### Текстовый блок
Я тоже пожалела, что не взяла на спектакль Псковского театра драмы «Чёрное молоко или Экскурсия в Освенцим» купальник.
Потому что сидишь рядом с подростками, как раздетая. Горячо.
Как и они, стесняешься лишний раз хихикнуть, раз на афише это слово – «Освенцим» (спектакль очень смешной, да).
Потеешь вместе с Томасом, осознавая, что тоже стояла «на шухере», пока кое-кто перерабатывал людей в радиоактивный пепел.
Ещё больше «швиц», когда начинаешь догадываться, что с Марикой случится что-то непоправимое.
А всё из-за того, что её папа слишком старался, чтоб она меньше знала и ещё меньше задумывалась о происходящем. (Не так ли и я постаралась замять тему, когда моя дочь спросила, что ответить однокласснику, который сказал «все америкосы - дебилы»?).
«Запах из печей меня не особенно беспокоит»?
Режиссёр спектакля, руководитель детской театральной мастерской «Гвозди» Псковского театра драмы Евгения Львова потом объяснила, что она и актёры очень старались сделать зрителям плохо.
Каюсь: как и Томас, надеялась в тот вечер развлечься. Вроде и знала, что театр не про это, а начала забывать, пока мне не вогнали эти «Гвозди» под ногти.
Да и то сказать, кто мог ожидать от «Гвоздей» чего-то стоящего после их первого спектакля про червячка, который вздумал перебраться с одного берега Невы на другой, когда уже наступило время разводить мост.
Кстати, роль Моста тогда досталась тому же парню, который теперь играет Томаса. В сущности, Томаса тоже развели…
Короче, от «Гвоздей» я на прошлой неделе ничего ТАКОГО не ожидала. Мне гораздо больше хотелось посмотреть спектакль «Свято» Учебного театра «На Моховой», который приехал в Псков с гастролями по случаю юбилея нашего дрампуша и выступал на псковской сцене за два дня до «Гвоздей».
Спектакль этот оказался «пластическим». То есть, час двадцать на сцене резвятся красивые молодые люди («будущие звёзды театра и кино», как их называет сайт театра), изображая под чарующую народную музыку «хореографические образы родной земли», чтоб донести до зрителя незамысловатый рефрен: «Нас бьют – мы летаем!». Выписывают эдакие вологодские кружева в стиле пэчворк.

### Набор данных
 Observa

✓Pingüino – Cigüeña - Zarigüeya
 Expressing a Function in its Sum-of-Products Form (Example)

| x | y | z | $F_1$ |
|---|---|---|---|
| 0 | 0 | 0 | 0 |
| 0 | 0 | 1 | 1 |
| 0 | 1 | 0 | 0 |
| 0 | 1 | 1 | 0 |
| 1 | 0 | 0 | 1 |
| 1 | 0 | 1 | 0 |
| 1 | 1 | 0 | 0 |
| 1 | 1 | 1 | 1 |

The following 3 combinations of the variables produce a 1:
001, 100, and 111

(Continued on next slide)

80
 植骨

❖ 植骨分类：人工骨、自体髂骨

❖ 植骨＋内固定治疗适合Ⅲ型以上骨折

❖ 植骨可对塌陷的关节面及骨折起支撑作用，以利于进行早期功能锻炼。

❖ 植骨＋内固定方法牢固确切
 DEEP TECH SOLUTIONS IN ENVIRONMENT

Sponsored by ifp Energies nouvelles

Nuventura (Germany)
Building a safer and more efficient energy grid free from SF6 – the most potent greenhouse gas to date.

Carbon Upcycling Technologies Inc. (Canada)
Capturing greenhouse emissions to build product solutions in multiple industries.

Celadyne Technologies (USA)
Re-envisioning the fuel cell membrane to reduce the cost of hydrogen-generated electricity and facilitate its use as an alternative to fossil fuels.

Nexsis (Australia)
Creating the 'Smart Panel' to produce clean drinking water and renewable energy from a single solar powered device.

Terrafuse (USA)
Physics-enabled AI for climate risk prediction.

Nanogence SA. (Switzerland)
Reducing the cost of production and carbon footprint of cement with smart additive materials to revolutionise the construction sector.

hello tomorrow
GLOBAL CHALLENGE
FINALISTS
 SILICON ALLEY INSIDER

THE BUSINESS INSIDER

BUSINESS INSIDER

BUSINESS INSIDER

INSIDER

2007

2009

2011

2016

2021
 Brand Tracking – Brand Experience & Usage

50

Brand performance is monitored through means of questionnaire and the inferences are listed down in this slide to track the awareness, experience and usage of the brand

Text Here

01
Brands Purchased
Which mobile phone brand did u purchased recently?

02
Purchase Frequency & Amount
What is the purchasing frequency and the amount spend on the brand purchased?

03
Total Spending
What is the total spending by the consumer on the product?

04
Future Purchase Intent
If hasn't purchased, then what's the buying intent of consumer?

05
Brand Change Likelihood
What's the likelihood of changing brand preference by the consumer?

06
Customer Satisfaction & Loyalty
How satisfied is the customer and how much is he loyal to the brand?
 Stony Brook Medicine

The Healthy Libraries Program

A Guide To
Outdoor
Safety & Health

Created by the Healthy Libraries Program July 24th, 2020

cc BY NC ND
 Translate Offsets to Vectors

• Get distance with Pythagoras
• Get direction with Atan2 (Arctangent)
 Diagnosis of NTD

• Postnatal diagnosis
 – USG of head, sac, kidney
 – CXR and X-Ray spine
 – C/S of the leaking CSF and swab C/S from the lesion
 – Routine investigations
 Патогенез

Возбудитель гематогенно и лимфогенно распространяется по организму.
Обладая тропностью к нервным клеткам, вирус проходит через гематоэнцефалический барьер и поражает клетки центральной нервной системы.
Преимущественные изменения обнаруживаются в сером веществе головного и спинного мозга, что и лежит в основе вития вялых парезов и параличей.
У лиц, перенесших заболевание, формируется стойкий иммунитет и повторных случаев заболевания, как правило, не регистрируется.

### Условия задания
1. Изложи текст о спектаклях в двух предложениях.
2. Перепиши дословно фрагмент текста о спектаклях от слов «Режиссёр спектакля, руководитель» до слов «сделать зрителям плохо.» включительно.

### Список ответов
1. Спектакль «Чёрное молоко или Экскурсия в Освенцим» детской театральной мастерской «Гвозди» Псковского театра драмы очень смешной, но заставляет зрителя мучительно узнавать себя в героях, а режиссёр Евгения Львова объяснила, что она и актёры старались сделать зрителям плохо. Автору такого от «Гвоздей» не ожидалось: гораздо больше хотелось посмотреть пластический спектакль «Свято» Учебного театра «На Моховой», приехавшего в Псков на гастроли к юбилею драмтеатра.

2.
Режиссёр спектакля, руководитель детской театральной мастерской «Гвозди» Псковского театра драмы Евгения Львова потом объяснила, что она и актёры очень старались сделать зрителям плохо.